Instek! I want my money back!

Futile, of course. I bought this GDS-2062 some time ago, but wasn't ready to really use it in anger until recently. And I have been angry. The Java-based scope utility is working well, but I've reached the end of the road with this oscilloscope, I think. The utility tells me that when the Silicon Labs IDE does an 'Erase code space', the C2 commands are WA02WD02WD04WD01 (after reset) - a write to the FPCTL (Flash Programming Control register). The next command follows around 20ms later, and is WA00RD11WA01RD01. That's reading the device ID and revision from the target. I may have got lucky in capturing the second burst, I didn't have any trouble until I started trying to capture the third burst. What I did was to use the scope to look at the first 200ms of traffic from the IDE. There's a lot missing, but you can tell there are bursts of commands going on for some time.

I assumed the bursts would be reliably spaced, so I used the scope to look through the traffic 5ms at a time, by repeatedly advancing the time delay and erasing the device again. The third burst contains a lot more commands than either of the first two. Its start is not reliable though. To read the C2 commands, the scope has to be set to 10us (microseconds) per division, giving 200us worth of samples in the window The third burst was not in the sample window the first time I looked for it, so I set the scope for 250us per division to try to see what had happened to it. On two successive erase operations, the third burst occurred at before 25ms and after 26ms into the erase operation. Given that I need to capture that burst in a 200us window, hope is starting to recede...

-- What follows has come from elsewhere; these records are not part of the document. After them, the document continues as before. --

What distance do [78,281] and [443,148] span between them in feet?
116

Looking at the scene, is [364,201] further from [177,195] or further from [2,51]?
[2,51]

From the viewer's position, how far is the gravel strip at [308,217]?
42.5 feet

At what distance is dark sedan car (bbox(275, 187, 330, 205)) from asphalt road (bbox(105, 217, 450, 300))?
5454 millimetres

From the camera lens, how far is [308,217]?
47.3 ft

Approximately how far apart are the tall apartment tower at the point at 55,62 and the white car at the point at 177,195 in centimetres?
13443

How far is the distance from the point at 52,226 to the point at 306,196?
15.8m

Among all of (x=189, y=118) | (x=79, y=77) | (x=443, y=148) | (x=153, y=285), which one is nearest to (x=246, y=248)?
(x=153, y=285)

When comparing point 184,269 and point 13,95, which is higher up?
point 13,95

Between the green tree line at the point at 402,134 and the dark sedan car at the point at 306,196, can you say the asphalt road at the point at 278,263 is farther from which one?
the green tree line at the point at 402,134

The GDS-2062 has a delayed trigger facility, where you can use the external trigger to delay the normal trigger by a fixed time, or number of events. Fantastic! Either facility would do! I could just delay the trigger by 24ms after the reset, and then the next rising edge on C2K would be the start of that burst. Delaying by time would obviously be of less and less use the further I got into the traffic, but I suspect (and hope!) all I want to know is at the start of the traffic. So, run a wire between the C2K line and the EXT TRIG connector (I don't have 3 scope leads)... select the delayed trigger. By time... it only goes up to 1.3ms! Useless! Hey, well, given the moving timing problem, the event-based delay might be better anyway. Just have to count the C2K strobes. Don't hold your breath. The delayed trigger doesn't seem to honour the 'Single shot' setting from the normal trigger. Yes, it triggers after the selected number of events, perfectly. Then it fires again, after that many more events occur. And again, and again... I think you get the picture. It doesn't work.

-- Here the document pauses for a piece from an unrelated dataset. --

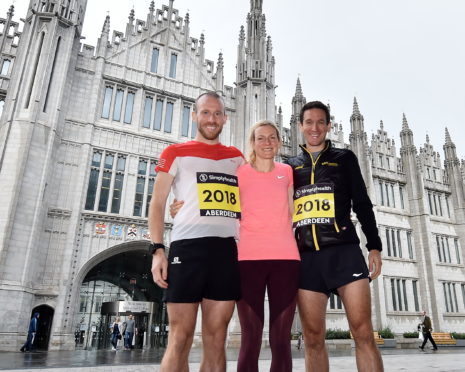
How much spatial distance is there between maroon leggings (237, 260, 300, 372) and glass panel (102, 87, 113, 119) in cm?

I'm going to drink some coffee now. I feel better after getting that off my chest. I might go back to my micro-based C2 program and see if those codes written to FPCTL really are the key. Alternatively, I might go back to my micro-based C2 snooping program and see if there's anything I can do to speed it up. I'm not really hopeful in that regard. The strobes arrive at 500ns intervals and last less than 100 nanoseconds. The micro has a 25MHz clock, and can execute some instructions in 1 clock cycle. The instruction to loop around checking a port bit executes in 3 or 5 cycles, so can't capture strobes reliably (3 cycles is 120ns). Using an interrupt is out - the ISR calling mechanism itself would use all the clock cycles available between clock strobes!

The only other alternative is to make some hardware to do the C2 snooping. Or buy a better oscilloscope. I think by now I've easily lost in time what those good, but so much more expensive scopes would have cost me. Coffee calls.